- [Supplied text]
First is a short, classic poem from Hannah Szenes, a Hungarian Jewish young woman. While on a rescue mission from then-Palestine, after heroically parachuting into Hungary in 1944, Szenes was tragically captured, tortured and then executed by the Nazis. This poem suggests, more than anything else, a sense of continuity and the ongoing ebb and flow of both nature and the human reach for the beyond. This is a comfort.
A Walk to Caesarea
My God, My God
I pray that these things never end:
The sand and the sea
The rush of the water
The lightning in the sky
The prayer of man.
From the Biblical book of Kohelet, here is another poetic portrait of the constant, rhythmic patterns of this worldly life, signaling a transcendent grandeur, greater than any single one of us. Captured and put to music by Pete Seeger, and later recorded by the Byrds, it became possibly the No. 1 Billboard song with the oldest lyrics. Surely, reading it quiets the turbulent soul.
For everything there is a season, and a time to every purpose under the heaven:
A time to be born, and a time to die;
a time to plant, and a time to pluck up that which is planted;
A time to kill, and a time to heal;
a time to break down, and a time to build up;
A time to weep, and a time to laugh;
a time to mourn, and a time to dance;
A time to cast away stones, and a time to gather stones together;
a time to embrace, and a time to refrain from embracing;
A time to seek, and a time to lose;
a time to keep, and a time to cast away;
A time to rend, and a time to sew;
a time to keep silence, and a time to speak;
A time to love, and a time to hate;
a time for war, and a time for peace.
As we struggle to understand the frailty of life snuffed out in a single swift act of violence, let us allow the words of this haunting poem by Israeli poet Zelda Schneersohn Mishkovsky to take us on a journey inward, to slowly help us redirect our internal compass toward those whose names are now ensconced forever with Boston’s Patriots Day 2013.
Everyone Has a Name
Everyone has a name
given to him by God
and given to him by his parents.
Everyone has a name
given to him by his stature
and the way he smiles
and given to him by his clothing.
Everyone has a name
given to him by the mountains
and given to him by his walls.
Everyone has a name
given to him by the stars
and given to him by his neighbors.
Everyone has a name
given to him by his sins
and given to him by his longing.
Everyone has a name
given to him by his enemies
and given to him by his love.
Everyone has a name
given to him by his feasts
and given to him by his work.
Everyone has a name
given to him by the seasons
and given to him by his blindness.
Everyone has a name
given to him by the sea and
given to him
by his death.
This last, raw poem by Israeli poet Yehudah Amichai captures for us the pain that Israel has come to know too well, of the sudden bomb that shatters everything in sight and afar, whose genesis is cold and calculated at the same time as its impact reaches the immeasurable heights of heaven, raising timeless questions with no answers.

- [Provided records]
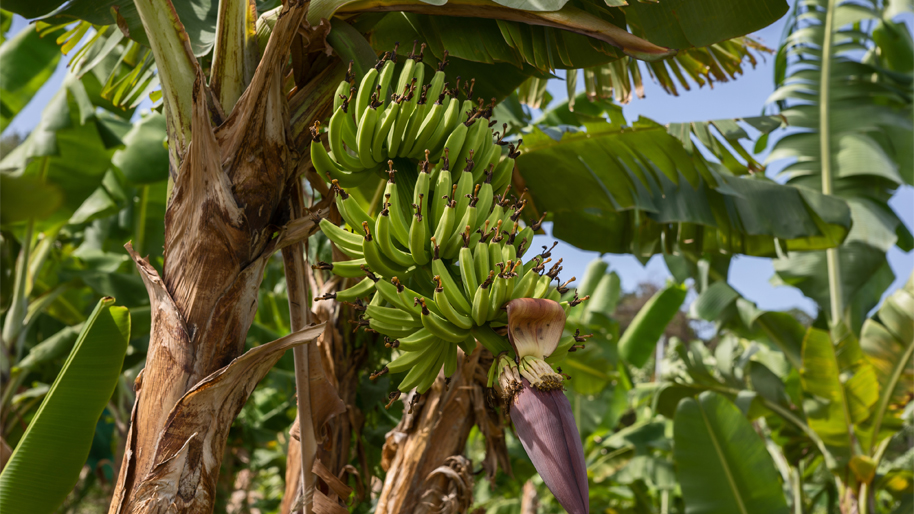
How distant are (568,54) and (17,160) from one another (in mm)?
2886

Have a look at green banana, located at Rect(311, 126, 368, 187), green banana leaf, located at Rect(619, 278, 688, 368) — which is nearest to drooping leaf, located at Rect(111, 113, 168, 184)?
green banana, located at Rect(311, 126, 368, 187)

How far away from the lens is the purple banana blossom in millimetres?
892

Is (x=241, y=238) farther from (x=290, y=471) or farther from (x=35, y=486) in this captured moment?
(x=290, y=471)

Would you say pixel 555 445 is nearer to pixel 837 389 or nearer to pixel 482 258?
pixel 482 258

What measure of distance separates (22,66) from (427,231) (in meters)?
3.20

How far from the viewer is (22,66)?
3221 millimetres

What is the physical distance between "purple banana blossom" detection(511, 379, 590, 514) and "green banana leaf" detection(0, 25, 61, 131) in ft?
11.5

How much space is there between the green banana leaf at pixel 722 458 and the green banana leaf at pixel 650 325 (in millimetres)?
1634

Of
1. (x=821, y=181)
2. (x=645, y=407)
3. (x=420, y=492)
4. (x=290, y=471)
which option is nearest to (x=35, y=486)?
(x=290, y=471)

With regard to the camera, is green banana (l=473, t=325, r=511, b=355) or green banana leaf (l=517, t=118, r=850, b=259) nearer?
green banana (l=473, t=325, r=511, b=355)

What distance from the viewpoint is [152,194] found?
418 cm

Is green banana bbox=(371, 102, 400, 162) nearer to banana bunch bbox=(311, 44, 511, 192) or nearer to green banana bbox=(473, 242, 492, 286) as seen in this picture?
banana bunch bbox=(311, 44, 511, 192)

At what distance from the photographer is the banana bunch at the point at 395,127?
1367 millimetres

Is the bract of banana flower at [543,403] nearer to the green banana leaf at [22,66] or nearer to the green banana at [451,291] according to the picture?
the green banana at [451,291]
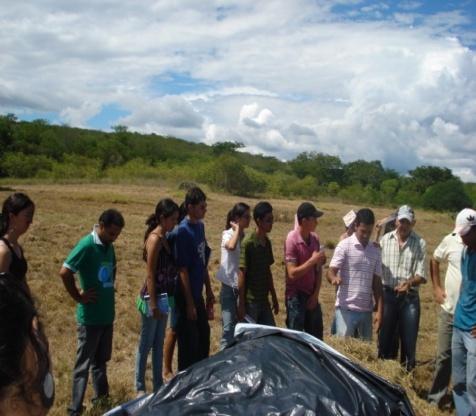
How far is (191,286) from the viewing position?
14.8 ft

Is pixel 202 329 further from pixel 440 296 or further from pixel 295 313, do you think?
pixel 440 296

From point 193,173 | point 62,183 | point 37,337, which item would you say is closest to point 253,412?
point 37,337

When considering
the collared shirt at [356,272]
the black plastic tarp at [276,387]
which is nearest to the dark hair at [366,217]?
the collared shirt at [356,272]

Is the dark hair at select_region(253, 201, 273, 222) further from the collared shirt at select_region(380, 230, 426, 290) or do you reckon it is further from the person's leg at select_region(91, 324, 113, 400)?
the person's leg at select_region(91, 324, 113, 400)

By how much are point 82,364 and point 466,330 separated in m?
2.74

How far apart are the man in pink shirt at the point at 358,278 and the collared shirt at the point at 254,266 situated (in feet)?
1.94

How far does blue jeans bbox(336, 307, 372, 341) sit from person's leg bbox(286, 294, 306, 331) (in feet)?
1.04

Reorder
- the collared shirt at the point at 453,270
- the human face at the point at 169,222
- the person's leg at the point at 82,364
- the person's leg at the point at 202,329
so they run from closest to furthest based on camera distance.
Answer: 1. the person's leg at the point at 82,364
2. the human face at the point at 169,222
3. the collared shirt at the point at 453,270
4. the person's leg at the point at 202,329

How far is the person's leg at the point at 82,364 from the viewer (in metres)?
3.88

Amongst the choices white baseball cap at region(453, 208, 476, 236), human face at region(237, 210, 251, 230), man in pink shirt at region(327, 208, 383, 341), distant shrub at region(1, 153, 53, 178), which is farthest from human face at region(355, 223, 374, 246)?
distant shrub at region(1, 153, 53, 178)

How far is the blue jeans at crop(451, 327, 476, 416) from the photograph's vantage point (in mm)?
3820

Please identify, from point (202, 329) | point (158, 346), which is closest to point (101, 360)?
point (158, 346)

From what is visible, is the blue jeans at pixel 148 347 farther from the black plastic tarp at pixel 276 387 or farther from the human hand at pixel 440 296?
the human hand at pixel 440 296

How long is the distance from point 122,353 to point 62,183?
32.6 m
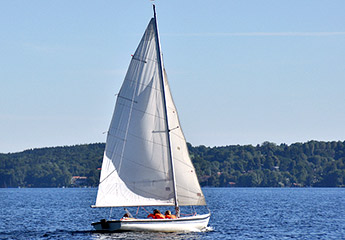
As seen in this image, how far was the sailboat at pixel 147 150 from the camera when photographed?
5628 cm

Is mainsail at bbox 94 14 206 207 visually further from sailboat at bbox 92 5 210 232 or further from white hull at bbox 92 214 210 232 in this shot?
white hull at bbox 92 214 210 232

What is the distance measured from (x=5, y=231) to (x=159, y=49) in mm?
25010

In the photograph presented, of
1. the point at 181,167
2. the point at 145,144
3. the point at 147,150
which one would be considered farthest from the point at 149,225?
the point at 145,144

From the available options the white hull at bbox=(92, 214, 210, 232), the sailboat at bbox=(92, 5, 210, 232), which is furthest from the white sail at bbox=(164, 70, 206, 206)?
the white hull at bbox=(92, 214, 210, 232)

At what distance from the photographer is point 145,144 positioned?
2269 inches

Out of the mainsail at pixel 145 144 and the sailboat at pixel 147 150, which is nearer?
the sailboat at pixel 147 150

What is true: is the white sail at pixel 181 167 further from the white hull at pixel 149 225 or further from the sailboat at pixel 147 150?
the white hull at pixel 149 225

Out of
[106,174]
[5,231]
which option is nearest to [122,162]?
[106,174]

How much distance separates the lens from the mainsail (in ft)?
185

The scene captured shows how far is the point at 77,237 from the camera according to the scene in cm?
5906

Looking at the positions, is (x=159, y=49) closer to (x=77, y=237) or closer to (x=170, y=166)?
(x=170, y=166)

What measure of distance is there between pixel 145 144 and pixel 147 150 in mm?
489

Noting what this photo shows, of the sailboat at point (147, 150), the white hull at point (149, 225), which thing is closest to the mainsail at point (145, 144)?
the sailboat at point (147, 150)

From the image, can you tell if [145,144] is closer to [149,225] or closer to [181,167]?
[181,167]
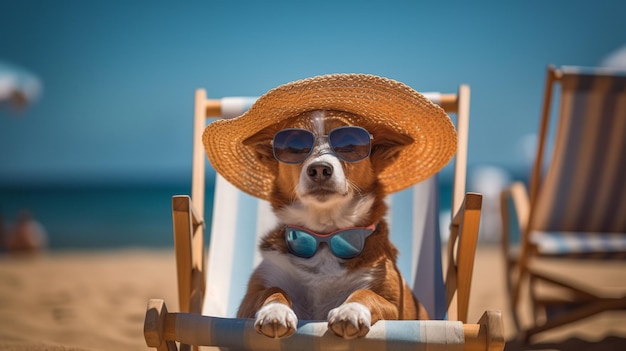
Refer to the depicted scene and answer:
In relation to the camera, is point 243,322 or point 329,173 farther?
point 329,173

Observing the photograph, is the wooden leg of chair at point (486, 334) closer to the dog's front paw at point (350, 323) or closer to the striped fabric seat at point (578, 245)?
the dog's front paw at point (350, 323)

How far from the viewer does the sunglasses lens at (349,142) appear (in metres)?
1.98

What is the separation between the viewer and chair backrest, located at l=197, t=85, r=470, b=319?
2.54 m

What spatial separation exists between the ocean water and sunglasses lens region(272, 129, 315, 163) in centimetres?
926

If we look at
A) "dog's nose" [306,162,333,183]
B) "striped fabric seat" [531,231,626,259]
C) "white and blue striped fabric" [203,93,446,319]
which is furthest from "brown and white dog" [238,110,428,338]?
"striped fabric seat" [531,231,626,259]

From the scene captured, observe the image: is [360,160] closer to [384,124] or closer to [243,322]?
[384,124]

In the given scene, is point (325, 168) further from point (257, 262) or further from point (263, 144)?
point (257, 262)

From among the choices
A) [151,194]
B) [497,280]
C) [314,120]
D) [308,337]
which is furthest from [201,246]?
[151,194]

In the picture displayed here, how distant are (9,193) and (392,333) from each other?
25883 millimetres

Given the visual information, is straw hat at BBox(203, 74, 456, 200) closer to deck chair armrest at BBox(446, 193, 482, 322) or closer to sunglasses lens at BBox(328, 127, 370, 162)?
sunglasses lens at BBox(328, 127, 370, 162)

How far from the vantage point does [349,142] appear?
1986 mm

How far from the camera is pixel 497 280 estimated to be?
612cm

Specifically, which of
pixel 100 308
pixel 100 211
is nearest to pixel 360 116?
pixel 100 308

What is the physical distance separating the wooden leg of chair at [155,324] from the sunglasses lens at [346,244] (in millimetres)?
604
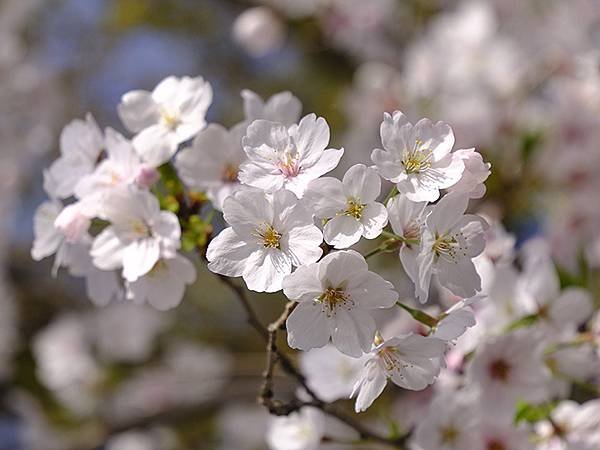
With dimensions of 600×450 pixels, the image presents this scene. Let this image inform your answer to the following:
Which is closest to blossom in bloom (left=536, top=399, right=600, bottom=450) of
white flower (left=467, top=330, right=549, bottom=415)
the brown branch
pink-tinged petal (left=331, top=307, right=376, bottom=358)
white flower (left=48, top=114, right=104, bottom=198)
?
white flower (left=467, top=330, right=549, bottom=415)

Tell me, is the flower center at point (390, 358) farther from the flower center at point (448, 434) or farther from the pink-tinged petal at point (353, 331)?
the flower center at point (448, 434)

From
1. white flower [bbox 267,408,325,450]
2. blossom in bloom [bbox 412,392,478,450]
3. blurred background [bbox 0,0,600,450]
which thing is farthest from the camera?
blurred background [bbox 0,0,600,450]

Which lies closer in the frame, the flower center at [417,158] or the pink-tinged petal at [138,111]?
the flower center at [417,158]

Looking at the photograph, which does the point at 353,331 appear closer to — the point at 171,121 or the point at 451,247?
the point at 451,247

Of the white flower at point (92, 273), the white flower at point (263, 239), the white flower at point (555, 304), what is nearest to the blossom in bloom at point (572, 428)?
the white flower at point (555, 304)

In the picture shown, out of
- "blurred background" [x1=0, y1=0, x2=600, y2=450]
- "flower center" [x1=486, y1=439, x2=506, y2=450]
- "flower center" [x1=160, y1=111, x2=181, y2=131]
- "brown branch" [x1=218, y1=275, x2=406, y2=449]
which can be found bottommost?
"blurred background" [x1=0, y1=0, x2=600, y2=450]

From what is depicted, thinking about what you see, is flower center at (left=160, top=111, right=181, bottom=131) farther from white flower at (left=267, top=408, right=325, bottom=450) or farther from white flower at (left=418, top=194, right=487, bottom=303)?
white flower at (left=267, top=408, right=325, bottom=450)
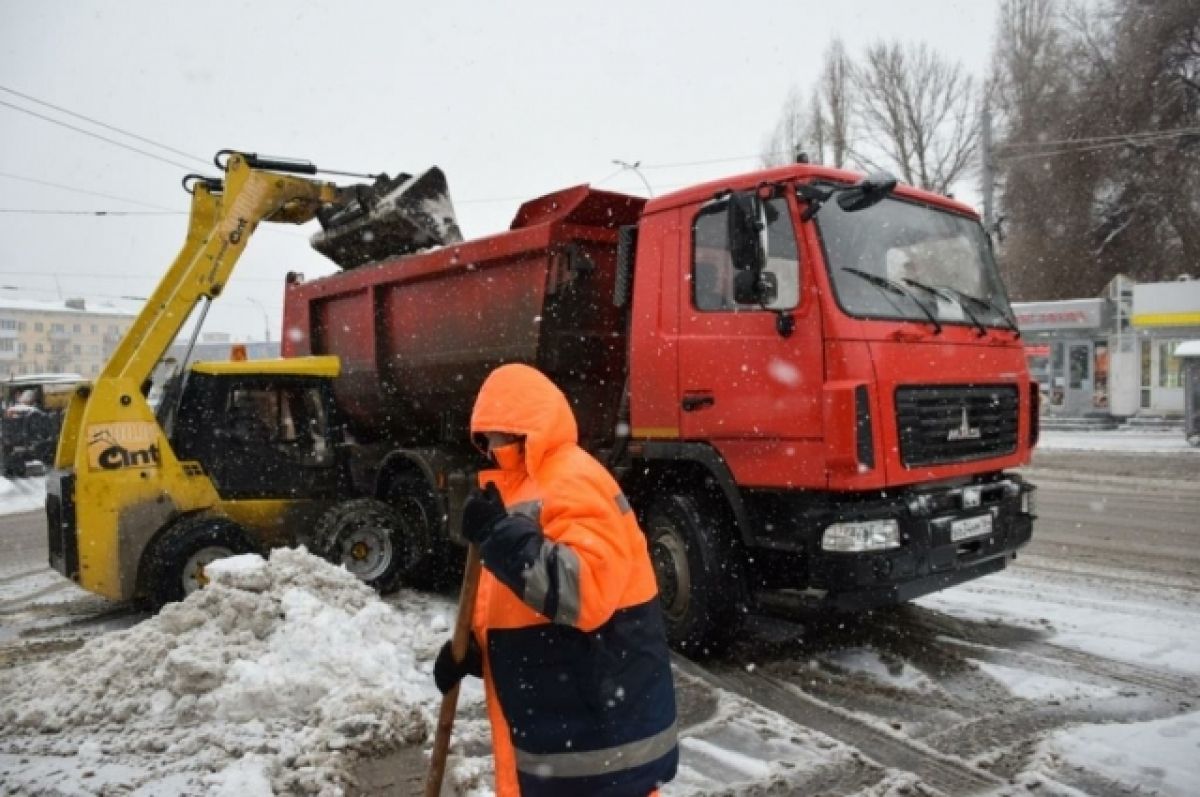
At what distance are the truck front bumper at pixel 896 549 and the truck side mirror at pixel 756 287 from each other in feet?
3.75

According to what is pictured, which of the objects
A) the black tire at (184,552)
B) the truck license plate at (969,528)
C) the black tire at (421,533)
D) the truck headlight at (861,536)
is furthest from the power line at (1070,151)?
the black tire at (184,552)

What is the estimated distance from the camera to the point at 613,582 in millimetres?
2279

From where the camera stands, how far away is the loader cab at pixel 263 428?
287 inches

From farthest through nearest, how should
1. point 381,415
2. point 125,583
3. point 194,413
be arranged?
point 381,415 → point 194,413 → point 125,583

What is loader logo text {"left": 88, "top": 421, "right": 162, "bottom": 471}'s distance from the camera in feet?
21.0

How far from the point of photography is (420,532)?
772 cm

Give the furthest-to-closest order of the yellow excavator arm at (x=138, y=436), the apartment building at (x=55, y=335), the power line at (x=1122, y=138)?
the apartment building at (x=55, y=335) < the power line at (x=1122, y=138) < the yellow excavator arm at (x=138, y=436)

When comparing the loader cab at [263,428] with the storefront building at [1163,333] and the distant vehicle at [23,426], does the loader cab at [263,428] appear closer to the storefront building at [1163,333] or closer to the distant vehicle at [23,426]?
the distant vehicle at [23,426]

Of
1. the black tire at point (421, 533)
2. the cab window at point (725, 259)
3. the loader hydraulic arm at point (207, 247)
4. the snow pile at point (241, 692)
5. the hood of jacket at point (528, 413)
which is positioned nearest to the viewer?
the hood of jacket at point (528, 413)

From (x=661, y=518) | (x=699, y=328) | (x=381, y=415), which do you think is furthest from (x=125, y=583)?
(x=699, y=328)

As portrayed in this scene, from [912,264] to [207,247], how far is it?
556 cm

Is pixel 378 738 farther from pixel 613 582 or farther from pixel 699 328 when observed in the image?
pixel 699 328

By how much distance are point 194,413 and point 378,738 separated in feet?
13.6

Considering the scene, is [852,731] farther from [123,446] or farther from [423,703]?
[123,446]
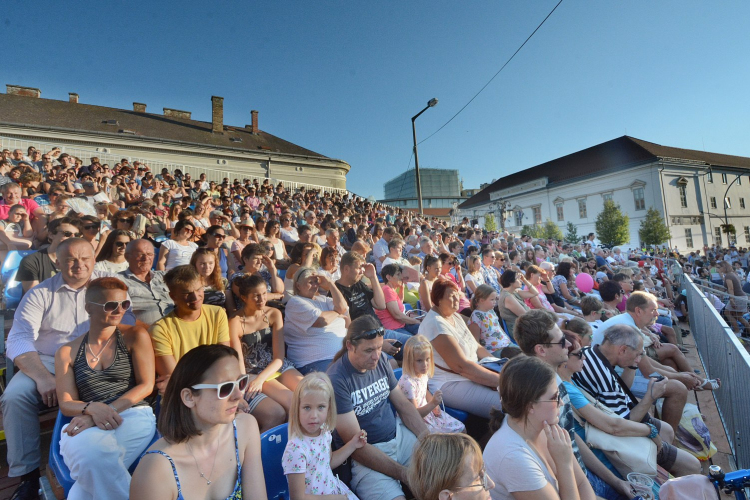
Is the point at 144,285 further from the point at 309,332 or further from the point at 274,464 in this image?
the point at 274,464

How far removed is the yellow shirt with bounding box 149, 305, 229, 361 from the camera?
3109 mm

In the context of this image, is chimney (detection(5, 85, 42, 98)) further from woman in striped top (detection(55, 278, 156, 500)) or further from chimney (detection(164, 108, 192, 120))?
woman in striped top (detection(55, 278, 156, 500))

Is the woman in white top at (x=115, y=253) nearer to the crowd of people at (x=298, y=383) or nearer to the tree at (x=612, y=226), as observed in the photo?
the crowd of people at (x=298, y=383)

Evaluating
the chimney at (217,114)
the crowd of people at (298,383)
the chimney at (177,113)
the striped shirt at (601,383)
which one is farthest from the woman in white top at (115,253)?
the chimney at (177,113)

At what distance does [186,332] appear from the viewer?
325cm

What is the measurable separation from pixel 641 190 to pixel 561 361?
47.2 m

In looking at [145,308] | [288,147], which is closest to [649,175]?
[288,147]

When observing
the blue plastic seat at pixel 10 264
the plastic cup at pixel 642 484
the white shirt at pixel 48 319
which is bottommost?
the plastic cup at pixel 642 484

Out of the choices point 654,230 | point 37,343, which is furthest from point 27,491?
point 654,230

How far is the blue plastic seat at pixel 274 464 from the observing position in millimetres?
2553

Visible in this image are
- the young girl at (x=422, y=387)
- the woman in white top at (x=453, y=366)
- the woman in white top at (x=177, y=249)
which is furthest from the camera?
the woman in white top at (x=177, y=249)

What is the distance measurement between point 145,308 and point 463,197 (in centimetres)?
8285

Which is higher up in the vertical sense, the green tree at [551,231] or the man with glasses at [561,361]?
the green tree at [551,231]

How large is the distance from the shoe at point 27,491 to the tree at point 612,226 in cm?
4520
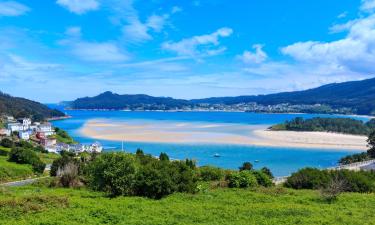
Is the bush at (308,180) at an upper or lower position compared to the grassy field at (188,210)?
lower

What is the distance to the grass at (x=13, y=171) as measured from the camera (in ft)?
187

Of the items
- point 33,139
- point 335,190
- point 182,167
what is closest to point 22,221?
point 182,167

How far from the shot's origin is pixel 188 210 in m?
23.1

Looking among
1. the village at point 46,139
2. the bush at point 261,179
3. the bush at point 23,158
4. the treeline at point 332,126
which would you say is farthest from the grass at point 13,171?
the treeline at point 332,126

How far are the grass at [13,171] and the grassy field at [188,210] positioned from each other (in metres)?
34.4

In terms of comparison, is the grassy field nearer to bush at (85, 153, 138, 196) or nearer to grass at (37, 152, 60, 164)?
bush at (85, 153, 138, 196)

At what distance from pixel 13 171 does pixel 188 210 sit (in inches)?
1809

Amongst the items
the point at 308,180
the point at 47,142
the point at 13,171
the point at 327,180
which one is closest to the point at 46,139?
the point at 47,142

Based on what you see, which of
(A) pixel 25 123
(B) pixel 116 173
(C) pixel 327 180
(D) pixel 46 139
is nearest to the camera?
(B) pixel 116 173

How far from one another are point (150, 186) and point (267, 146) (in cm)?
8881

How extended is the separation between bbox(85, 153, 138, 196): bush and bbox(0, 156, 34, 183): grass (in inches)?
1250

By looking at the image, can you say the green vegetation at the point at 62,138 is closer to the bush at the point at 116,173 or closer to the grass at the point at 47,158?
the grass at the point at 47,158

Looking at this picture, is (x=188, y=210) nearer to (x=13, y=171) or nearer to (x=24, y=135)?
(x=13, y=171)

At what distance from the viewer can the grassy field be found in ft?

- [What you should do]
Answer these questions from the poetry text, one answer per line, marked (a), (b) and (c).
(a) In what year did Hannah Szenes parachute into Hungary?
(b) Who put the passage from Kohelet to music?
(c) Which Israeli poet wrote "Everyone Has a Name"?

- [Answer]
(a) 1944
(b) Pete Seeger
(c) Zelda Schneersohn Mishkovsky